-

Predicting Land Use of Italian Cities using Structural Semantic Models

Gianni Barlacchi

0 3

Bruno Lepri

lepri@fbk.eu 1

Alessandro Moschitti

amoschittig@gmail.com 0 2 0 Department of Information Engineering and Computer Science, University of Trento 1 Fondazione Bruno Kessler , Trento 2 Qatar Computing Research Institute , HBKU 3 TIM Semantics and Knowledge Innovation Lab , Trento

English. We propose a hierarchical semantic representation of urban areas extracted from a social network to classify the most predominant land use, which is a very common task in urban computing. We encode geo-social data from LocationBased Social Networks with standard feature vectors and a conceptual tree structure that we call Geo-Tree. We use the latter in kernel machines, which can thus perform accurate classification, exploiting hierarchical substructure of concepts as features. Our comparative study on three datasets extracted from Milan, Rome and Naples shows that Tree Kernels applied to Geo-Trees are very effective improving the state of the art.

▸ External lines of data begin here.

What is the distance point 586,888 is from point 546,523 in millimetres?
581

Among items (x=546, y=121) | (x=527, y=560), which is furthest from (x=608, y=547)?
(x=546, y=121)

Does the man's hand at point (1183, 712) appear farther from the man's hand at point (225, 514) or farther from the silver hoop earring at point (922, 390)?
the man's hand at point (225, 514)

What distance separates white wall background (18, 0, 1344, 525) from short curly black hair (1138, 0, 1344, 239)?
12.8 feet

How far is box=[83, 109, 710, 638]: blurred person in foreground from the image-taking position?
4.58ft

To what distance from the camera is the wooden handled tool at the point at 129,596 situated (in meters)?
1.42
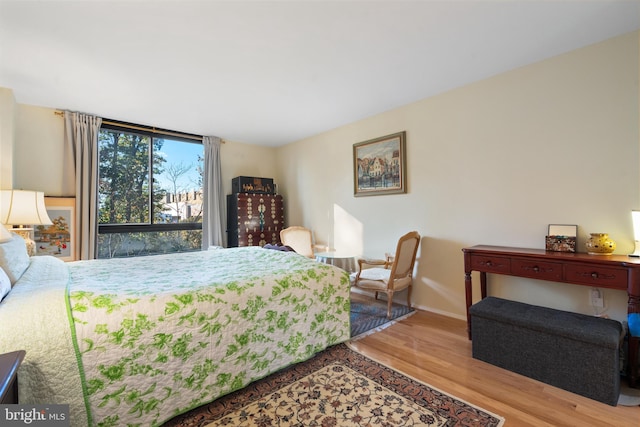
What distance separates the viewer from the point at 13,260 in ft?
5.34

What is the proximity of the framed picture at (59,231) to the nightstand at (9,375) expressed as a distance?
2967 millimetres

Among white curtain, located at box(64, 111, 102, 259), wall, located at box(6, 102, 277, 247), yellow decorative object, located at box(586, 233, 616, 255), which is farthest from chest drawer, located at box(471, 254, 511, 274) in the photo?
wall, located at box(6, 102, 277, 247)

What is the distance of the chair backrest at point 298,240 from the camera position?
4.23m

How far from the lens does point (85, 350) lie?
4.16ft

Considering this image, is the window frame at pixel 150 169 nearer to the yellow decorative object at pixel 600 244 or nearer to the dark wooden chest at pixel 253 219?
the dark wooden chest at pixel 253 219

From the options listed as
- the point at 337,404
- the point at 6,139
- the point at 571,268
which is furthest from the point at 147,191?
the point at 571,268

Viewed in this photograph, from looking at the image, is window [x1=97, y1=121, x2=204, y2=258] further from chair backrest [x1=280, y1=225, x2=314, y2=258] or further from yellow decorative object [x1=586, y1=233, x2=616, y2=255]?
yellow decorative object [x1=586, y1=233, x2=616, y2=255]

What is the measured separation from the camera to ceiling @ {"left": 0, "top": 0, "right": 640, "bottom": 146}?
1.77 metres

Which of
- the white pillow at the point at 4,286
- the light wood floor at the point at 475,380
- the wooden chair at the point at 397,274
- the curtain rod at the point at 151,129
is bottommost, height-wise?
the light wood floor at the point at 475,380

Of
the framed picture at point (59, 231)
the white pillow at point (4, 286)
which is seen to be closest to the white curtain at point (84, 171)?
the framed picture at point (59, 231)

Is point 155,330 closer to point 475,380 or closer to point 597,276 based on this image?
point 475,380

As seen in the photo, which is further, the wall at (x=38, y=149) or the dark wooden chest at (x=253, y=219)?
the dark wooden chest at (x=253, y=219)

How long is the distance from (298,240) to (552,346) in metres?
3.17

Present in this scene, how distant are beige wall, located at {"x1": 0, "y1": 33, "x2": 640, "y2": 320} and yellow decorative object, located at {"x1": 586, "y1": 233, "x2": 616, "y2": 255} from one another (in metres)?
0.15
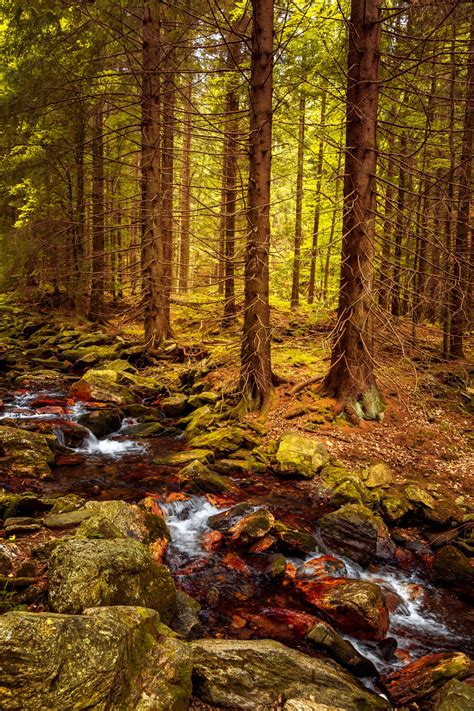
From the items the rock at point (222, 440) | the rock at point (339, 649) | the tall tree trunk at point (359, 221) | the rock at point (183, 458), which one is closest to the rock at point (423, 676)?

Italiano. In questo lavoro, proponiamo un nuovo modello semantico per la rappresentazione di aree urbane utilizzando dati da social media. In particolare, modelliamo tale informazione con una struttura ad albero che abbiamo chiamato GeoTree. Questa viene utilizzata, in combinazione con un vettore di feature classico, nelle kernel machine per fare classificazione della destinazione di uso delle aree urbane. Abbiamo valutato il nostro approccio su tre grandi metropoli italiane quali Milano, Roma e Napoli. I risultati mostrano come i Geo-Tree, applicati ai Tree Kernel, riescono a raggiungere risultati di molto superiori ad altri modelli attualmente stato dell’arte.

1 Introduction

The growing availability of data from cities (Barlacchi et al., 2015a) (e.g., traffic flow, human mobility and geographical data) opens new opportunities for predicting and thus optimizing human activities. For example, the automatic analysis of land use enables the possibility of better administrating a city in terms of resources and provided services. However, such analysis requires specific information, which is often not available for privacy concerns. In this paper we follow the approach proposed in (Barlacchi et al., 2017) and we use public textual descriptions of urban areas to design a novel machine learning representation. We represent urban areas as: (i) a bagof-concepts (BOC), e.g., the terms Arts and Entertainment, College and University, Event, Food extracted from the Foursquare description of the area; and (ii) the same concepts above organized in a tree, which reflects the hierarchical organization of Foursquare activities. We combine BOC vectors with Tree Kernels (TKs) (Collins and Duffy, 2002; Moschitti, 2006) applied to concept trees (Geo-Tree) and use them in Support Vector Machines (SVMs). The Geo-Tree allows the model to learn complex structural and semantic patterns from the hierarchical conceptualization of an area. We show that TKs not only can capture semantic information from natural language text, e.g., as shown for semantic role labeling (Moschitti et al., 2008) and question answering (Severyn and Moschitti, 2013; Barlacchi et al., 2015b) , but they can also learn from the hierarchy above to perform semantic inference, such as deciding which is the major activity of a land.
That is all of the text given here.